Fear of a blank planet

I recently saw the series premieres of Terror in Resonance and Aldnoah Zero.

It’s hard to say much about Terror in Resonance since its first episode contained nothing but opaque hints at a story that could equally conceal either complexity or shallow-minded literalness. There are these two teenaged boys, they’re mysterious, they forcibly recruit a classmate being bullied. Props to Funimation for the crispness of the HD streaming. That’s it, that’s the episode.

Oh yeah, they blow up the Tokyo Metropolitan Government Building, which I mostly know from Digimon Tamers. Despite being a show with terrorist protagonists, the anime is very careful to show that no people were hurt in the attack. I suppose it’s so we can still root for the two heroes.

I dunno, terrorism is inherently a political act, the show better not end up spouting the rote cliches about justice and protecting your comrades that end up getting repeated over and over in anime. Though if the comrades aren’t nakama but are instead tovarishch and the two protagonists are actually part of some Baader-Meinhof communist uprising? That would be a pleasantly surprising twist.

And thinking about it further, it’s been a while since I’ve been wowed by an anime’s opening episode. They seem to be mostly slow burns. I think the last anime that I absolutely wanted to rave about after just one episode was Bakemonogatari.

Aldnoah Zero, however, at least manages to get to the fireworks factory. You see, human colonists of Mars, armed with superior alien technology, invade the Earth and bring the planet to its knees. Meanwhile, a plucky band of high school students use giant robots to defend their tiny part of the world. The anime is basically War of the Worlds with human invaders. In a later episode there’s even a boat full of refugees and a Martian war machine that Earth’s defenders have to hold off.
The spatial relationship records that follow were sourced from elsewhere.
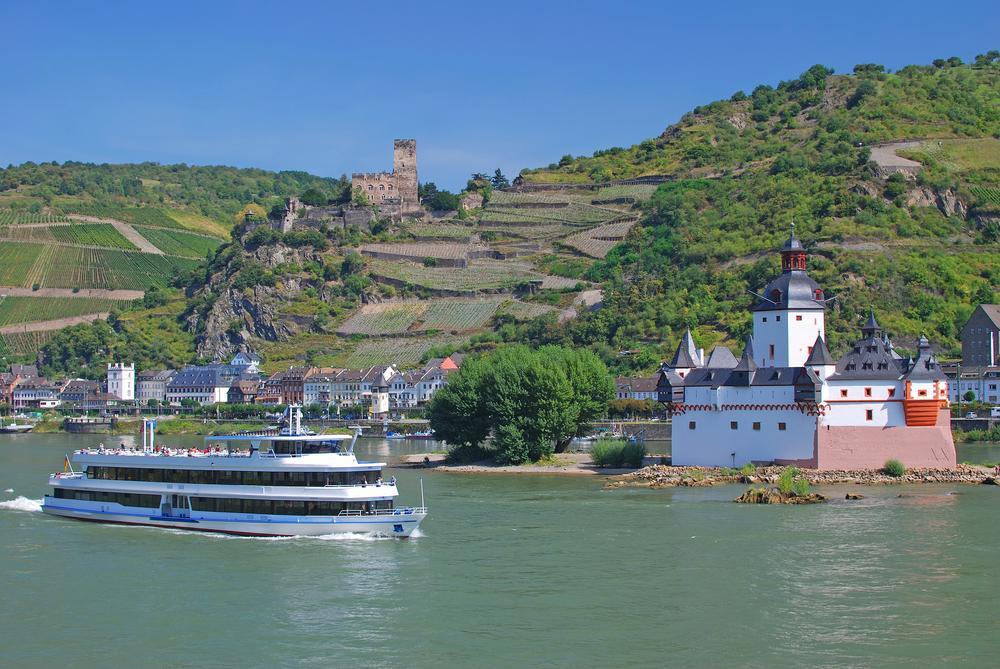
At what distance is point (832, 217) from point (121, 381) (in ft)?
237

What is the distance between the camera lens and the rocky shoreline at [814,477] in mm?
53250

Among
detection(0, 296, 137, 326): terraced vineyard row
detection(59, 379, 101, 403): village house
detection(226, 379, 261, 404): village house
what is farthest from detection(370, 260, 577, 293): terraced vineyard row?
detection(0, 296, 137, 326): terraced vineyard row

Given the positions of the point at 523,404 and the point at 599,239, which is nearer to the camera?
the point at 523,404

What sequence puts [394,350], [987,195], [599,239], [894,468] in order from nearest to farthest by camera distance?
[894,468], [987,195], [394,350], [599,239]

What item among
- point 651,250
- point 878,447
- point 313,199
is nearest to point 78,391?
point 313,199

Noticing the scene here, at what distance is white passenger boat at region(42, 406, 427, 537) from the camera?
38844 mm

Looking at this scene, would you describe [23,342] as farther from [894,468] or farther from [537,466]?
[894,468]

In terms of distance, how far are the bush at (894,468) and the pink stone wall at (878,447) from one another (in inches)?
12.8

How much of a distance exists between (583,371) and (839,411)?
15.4 meters

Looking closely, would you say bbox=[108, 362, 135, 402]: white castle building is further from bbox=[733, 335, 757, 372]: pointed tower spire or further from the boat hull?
the boat hull

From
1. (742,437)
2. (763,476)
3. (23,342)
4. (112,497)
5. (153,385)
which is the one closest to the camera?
(112,497)

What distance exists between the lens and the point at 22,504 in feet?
159

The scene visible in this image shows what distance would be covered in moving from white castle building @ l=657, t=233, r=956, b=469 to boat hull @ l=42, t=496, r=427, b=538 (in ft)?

I could almost hear Richard Burton narrating the last battle of HMS Thunder Child.

More deliciously, the tagline for the show is "Let justice be done, though the heavens fall". The self-serious connotations of using such a phrase – the Latin original is most widely misattributed as being quoted in the legal decision that found slavery insupportable in England – clashes so much with the subject matter that I immediately started laughing my ass off. Sweet crap, this looks like an awesome show to watch while drunk. This anime thinks it’s profound! Aldnoah Zero, your hubris is inspiring.